══ Records supplied ══
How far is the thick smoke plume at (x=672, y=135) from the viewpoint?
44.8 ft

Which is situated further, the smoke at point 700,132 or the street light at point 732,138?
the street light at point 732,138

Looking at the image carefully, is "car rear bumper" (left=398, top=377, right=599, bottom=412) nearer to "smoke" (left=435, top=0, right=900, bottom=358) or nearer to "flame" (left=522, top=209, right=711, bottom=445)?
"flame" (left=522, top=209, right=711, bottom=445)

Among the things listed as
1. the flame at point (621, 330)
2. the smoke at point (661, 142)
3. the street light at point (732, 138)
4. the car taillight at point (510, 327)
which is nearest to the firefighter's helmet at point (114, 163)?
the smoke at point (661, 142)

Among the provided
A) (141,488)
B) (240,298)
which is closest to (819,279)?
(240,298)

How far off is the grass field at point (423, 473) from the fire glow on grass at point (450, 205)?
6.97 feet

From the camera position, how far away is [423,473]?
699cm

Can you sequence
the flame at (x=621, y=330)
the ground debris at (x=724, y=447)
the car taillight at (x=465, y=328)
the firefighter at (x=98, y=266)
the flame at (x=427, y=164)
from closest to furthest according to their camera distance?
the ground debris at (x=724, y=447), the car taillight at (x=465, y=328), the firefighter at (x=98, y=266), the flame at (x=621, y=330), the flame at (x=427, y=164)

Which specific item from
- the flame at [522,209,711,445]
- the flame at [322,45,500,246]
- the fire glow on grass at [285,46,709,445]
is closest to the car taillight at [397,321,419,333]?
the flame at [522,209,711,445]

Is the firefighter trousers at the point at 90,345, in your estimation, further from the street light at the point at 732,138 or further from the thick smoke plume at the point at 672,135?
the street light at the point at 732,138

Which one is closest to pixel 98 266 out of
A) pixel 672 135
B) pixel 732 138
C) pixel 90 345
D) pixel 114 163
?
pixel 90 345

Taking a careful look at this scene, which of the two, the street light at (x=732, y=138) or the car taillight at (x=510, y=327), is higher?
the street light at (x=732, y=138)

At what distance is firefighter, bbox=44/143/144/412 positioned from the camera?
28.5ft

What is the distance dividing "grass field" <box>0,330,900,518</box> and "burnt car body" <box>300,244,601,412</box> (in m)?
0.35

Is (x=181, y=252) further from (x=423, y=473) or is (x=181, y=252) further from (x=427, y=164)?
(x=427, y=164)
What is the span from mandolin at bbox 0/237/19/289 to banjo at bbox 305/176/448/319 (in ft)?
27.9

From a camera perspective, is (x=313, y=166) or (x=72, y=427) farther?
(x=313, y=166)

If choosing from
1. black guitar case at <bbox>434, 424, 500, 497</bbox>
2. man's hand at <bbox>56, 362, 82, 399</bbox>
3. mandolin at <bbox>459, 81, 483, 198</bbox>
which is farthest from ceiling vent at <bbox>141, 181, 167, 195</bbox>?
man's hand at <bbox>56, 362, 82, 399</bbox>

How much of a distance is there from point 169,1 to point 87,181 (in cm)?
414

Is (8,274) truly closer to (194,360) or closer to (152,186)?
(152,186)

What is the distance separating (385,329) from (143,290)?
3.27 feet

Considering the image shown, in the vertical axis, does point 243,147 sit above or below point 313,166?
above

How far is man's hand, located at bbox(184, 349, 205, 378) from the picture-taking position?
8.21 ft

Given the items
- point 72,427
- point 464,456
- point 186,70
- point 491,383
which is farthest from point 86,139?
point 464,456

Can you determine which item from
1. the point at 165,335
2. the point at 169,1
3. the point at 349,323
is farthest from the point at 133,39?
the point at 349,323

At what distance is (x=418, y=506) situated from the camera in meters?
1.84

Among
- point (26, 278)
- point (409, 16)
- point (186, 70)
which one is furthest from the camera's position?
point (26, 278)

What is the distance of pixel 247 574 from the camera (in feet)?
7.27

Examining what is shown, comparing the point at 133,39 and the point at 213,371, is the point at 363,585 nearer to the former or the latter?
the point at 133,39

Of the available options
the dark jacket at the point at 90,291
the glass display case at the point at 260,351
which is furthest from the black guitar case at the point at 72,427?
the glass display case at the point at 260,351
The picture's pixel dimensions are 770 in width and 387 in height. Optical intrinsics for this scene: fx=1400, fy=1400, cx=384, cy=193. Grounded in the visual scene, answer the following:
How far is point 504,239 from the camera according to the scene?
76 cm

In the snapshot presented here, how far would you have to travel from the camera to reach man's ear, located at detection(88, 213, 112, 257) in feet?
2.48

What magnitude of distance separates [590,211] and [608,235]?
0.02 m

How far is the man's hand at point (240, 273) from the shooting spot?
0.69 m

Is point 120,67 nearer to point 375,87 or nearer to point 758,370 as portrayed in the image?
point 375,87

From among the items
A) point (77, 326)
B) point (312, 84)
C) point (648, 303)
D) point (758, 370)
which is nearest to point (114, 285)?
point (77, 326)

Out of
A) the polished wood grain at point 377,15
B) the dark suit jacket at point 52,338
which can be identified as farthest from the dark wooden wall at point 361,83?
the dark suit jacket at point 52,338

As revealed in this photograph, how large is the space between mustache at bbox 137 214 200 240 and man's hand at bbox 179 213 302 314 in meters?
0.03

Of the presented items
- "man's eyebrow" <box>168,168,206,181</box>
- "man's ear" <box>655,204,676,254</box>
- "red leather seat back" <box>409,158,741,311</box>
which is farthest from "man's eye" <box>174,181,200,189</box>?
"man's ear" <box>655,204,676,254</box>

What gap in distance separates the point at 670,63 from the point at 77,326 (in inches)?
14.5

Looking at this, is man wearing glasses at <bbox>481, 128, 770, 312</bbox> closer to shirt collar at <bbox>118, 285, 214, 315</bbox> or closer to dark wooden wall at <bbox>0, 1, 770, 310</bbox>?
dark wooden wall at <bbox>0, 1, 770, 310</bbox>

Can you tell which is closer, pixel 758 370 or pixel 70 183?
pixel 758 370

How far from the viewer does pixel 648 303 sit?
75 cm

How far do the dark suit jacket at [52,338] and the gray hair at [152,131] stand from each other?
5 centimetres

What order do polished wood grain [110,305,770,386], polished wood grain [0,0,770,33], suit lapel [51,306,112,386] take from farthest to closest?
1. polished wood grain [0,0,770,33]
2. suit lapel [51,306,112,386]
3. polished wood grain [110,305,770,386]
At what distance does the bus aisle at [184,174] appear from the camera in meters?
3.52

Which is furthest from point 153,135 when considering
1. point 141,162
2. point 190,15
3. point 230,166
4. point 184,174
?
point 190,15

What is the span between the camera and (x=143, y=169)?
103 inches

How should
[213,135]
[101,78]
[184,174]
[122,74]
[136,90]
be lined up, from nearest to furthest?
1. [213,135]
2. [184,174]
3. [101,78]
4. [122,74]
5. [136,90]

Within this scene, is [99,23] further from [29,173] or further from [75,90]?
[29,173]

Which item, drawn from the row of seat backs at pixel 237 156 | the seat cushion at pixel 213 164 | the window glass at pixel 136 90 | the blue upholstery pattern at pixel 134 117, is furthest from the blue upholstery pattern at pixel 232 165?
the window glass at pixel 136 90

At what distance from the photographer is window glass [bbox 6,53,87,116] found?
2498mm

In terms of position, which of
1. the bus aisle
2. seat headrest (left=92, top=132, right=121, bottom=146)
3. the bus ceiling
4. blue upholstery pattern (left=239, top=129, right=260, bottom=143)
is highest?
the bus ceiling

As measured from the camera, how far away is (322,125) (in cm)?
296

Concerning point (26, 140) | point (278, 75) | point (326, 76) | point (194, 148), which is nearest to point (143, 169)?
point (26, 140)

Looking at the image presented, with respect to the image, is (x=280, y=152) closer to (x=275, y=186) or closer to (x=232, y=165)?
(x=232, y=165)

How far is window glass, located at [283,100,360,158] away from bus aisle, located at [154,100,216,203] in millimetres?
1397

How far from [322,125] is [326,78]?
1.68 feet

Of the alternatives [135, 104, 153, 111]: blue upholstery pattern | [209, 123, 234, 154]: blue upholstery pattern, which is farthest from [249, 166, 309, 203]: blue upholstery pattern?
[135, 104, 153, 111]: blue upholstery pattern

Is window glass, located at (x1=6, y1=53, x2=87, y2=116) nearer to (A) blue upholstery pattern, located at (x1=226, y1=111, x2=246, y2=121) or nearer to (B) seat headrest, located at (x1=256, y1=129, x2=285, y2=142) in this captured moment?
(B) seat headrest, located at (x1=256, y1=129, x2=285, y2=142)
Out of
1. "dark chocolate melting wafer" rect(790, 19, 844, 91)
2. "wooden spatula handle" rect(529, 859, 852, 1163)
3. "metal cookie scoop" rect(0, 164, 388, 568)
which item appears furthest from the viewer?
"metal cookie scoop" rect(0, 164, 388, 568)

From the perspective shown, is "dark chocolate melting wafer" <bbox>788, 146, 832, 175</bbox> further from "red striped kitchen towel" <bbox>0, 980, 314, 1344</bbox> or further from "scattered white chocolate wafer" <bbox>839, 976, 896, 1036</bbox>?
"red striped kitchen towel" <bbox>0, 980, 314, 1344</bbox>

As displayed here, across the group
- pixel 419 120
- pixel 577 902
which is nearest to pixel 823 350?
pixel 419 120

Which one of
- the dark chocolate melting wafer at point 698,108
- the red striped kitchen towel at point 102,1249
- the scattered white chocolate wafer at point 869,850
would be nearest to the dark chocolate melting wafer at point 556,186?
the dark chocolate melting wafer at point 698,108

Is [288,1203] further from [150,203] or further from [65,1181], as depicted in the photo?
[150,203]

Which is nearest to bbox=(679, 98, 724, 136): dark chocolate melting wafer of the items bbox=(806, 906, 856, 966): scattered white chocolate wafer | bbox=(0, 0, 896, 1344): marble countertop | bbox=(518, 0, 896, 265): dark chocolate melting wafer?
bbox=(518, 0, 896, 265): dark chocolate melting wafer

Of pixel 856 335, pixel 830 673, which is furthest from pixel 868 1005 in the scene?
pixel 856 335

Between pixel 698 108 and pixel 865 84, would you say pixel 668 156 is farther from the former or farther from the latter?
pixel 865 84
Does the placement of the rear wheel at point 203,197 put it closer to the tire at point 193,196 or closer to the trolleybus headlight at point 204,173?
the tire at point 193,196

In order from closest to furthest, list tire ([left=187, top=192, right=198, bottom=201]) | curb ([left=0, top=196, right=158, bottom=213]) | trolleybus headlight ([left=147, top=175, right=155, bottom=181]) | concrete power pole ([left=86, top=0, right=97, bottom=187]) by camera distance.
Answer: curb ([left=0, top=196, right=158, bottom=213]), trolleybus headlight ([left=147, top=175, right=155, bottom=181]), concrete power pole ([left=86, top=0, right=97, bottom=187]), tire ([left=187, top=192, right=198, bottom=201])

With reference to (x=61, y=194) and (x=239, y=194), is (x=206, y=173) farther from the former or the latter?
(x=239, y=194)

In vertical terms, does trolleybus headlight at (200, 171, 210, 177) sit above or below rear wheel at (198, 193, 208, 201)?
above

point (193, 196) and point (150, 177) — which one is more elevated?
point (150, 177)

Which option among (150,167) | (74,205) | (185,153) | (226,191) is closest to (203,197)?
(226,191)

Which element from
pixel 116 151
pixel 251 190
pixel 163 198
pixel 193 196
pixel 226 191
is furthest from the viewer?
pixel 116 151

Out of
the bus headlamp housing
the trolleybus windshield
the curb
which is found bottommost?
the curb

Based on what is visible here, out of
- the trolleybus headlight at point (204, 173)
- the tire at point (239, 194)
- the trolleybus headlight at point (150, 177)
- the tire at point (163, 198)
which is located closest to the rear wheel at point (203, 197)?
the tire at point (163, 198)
═══
(Exercise) Each line from the one containing "In order from" through the end of the entries, both included, is to be returned exactly, with no other lines.

(The completed task)
In order from closest to furthest, list tire ([left=187, top=192, right=198, bottom=201]) | curb ([left=0, top=196, right=158, bottom=213]) | trolleybus headlight ([left=147, top=175, right=155, bottom=181]) | concrete power pole ([left=86, top=0, right=97, bottom=187]) by camera distance.
Answer: curb ([left=0, top=196, right=158, bottom=213]), trolleybus headlight ([left=147, top=175, right=155, bottom=181]), concrete power pole ([left=86, top=0, right=97, bottom=187]), tire ([left=187, top=192, right=198, bottom=201])

With reference to (x=61, y=194) and (x=239, y=194), is (x=206, y=173) farther from the former or the latter?
(x=239, y=194)

In vertical terms, does trolleybus headlight at (200, 171, 210, 177) sit above or below rear wheel at (198, 193, 208, 201)?
above

point (193, 196) and point (150, 177) — which one is more elevated?
point (150, 177)

Which option among (150,167) | (74,205) | (185,153) | (226,191) is closest to (203,197)?
(226,191)

Which element from
pixel 116 151
pixel 251 190
pixel 163 198
pixel 193 196
pixel 226 191
is furthest from the viewer?
pixel 116 151

Out of
the bus headlamp housing
the trolleybus windshield
the curb
which is found bottommost?
the curb

Based on what is visible here, out of
- the trolleybus headlight at point (204, 173)
- the tire at point (239, 194)
- the trolleybus headlight at point (150, 177)
- the tire at point (163, 198)
which is located closest to the rear wheel at point (203, 197)?
the tire at point (163, 198)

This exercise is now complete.